La question qui se pose alors est celle de la présomption d’innocence. Devra t-on renoncer à ce droit si l’on utilise des techniques de chiffrement? Comme bien d’autres, j’ai interrogé Bernard Cazeneuve le 16 avril lors de sa session questions/réponses sur Twitter:

cazeneuve_vpnAprès plusieurs relances de différents internautes, la réponse se fait toujours attendre. Probablement encore un sujet qui nécessite de lever le secret défense!

Vers la transparence pour tous (enfin presque)

Ce que l’on peut déceler derrière ces discours et ces pratiques, c’est le glissement vers les citoyens de la nécessité de transparence.
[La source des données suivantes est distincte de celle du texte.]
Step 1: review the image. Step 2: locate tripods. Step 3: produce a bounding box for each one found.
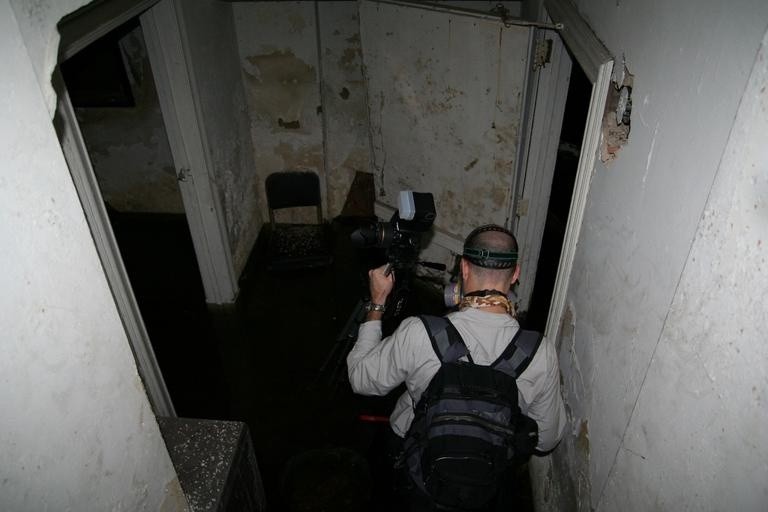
[308,259,407,401]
En appliquant les exigences de transparence demandées à l’État aux citoyens, le gouvernement se place dans la droite ligne de la mythologie libertarienne du tout privatisable d’un Facebook, ou du Darwinisme technologique d’un Google. Quand Facebook affirme que la vie privée appartient au passé, le gouvernement la réduit à néant en faisant mine d’être dans la norme. Et quand Google défend la transparence radicale au nom du progrès technologique, le gouvernement le fait au nom de la lutte contre le terrorisme. Des arguments différents pour des effets similaires.

Bernard Cazeneuve a d’ailleurs lui-même évoqué la politique des GAFA à l’Assemblée (Google, Amazon, Facebook, Apple),en s’étonnant que l’on puisse faire des reproches au gouvernement alors que leurs pratiques n’émouvaient personne (ce qui est un mensonge grotesque puisque les CNIL européennes ne cessent de s’attaquer aux géants du net sur la question de la vie privée).
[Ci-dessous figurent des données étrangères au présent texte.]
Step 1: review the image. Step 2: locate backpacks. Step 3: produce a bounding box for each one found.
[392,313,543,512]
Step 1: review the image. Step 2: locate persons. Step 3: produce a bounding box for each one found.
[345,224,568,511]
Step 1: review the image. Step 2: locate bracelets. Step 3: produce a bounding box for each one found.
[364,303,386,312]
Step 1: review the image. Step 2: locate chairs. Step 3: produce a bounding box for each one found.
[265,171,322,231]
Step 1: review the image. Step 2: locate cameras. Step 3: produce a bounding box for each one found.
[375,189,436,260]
Partant de l’exigence de transparence à l’égard de l’État, c’est maintenant le peuple qui doit montrer patte blanche face au pouvoir. Avec la mise hors jeu du pouvoir judiciaire dans le contrôle des interceptions, c’est le deuxième hold up de cette loi: faire en sorte que ce ne soit plus à ceux à qui nous confions les manettes de rendre des comptes, mais à nous. Nous le constatons, c’est une vision assez asymétrique de la transparence qui nous est imposée ici.
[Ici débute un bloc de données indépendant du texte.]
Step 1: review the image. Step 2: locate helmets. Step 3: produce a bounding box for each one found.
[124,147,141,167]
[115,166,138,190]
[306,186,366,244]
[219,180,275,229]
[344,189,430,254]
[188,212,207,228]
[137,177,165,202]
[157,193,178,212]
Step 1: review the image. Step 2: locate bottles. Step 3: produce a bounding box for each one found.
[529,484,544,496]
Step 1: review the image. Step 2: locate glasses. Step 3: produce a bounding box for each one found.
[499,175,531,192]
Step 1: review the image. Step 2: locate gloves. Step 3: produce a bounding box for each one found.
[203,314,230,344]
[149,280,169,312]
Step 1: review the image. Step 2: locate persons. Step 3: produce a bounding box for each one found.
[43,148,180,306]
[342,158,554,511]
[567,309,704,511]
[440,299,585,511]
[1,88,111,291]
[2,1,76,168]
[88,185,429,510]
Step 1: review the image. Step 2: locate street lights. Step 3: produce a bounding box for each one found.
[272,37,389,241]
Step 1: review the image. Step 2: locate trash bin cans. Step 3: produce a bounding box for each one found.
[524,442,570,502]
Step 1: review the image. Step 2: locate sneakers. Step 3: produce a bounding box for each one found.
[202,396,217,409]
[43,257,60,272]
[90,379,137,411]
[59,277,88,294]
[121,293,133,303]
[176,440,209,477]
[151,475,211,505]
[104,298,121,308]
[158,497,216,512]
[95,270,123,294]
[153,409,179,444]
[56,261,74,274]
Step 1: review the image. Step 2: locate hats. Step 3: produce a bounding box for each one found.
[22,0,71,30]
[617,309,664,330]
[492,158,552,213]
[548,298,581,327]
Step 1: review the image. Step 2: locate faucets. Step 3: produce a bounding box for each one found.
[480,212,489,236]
La seule réponse que l’État veut bien donner à ce sujet est: ayez confiance! Sur le plateau de Canal, François Hollande n’agitait que des garanties de principes, comme l’avait fait Cazeneuve sur les recours possibles des citoyens en cas d’écoutes:

« Cessons de croire qu’il y a un système général d’écoutes. Pourquoi voudriez-vous que l’Etat, même les services, entreprennent de savoir ce que nous faisons, y compris dans notre vie privée ? »..

 

Il faut le dire, ces arguments ne valent pas mieux qu’un: « m’enfin ma bonne dame? Pourquoi vous méfiez-vous? On est les gentils nous… »

Mais dans une démocratie, ce qui est exigible de l’État, ce ne sont pas des paroles, mais des garanties.
Et la seule chose garantie pour l’instant, c’est que ceux qui protègent leur vie privée seront surveillés.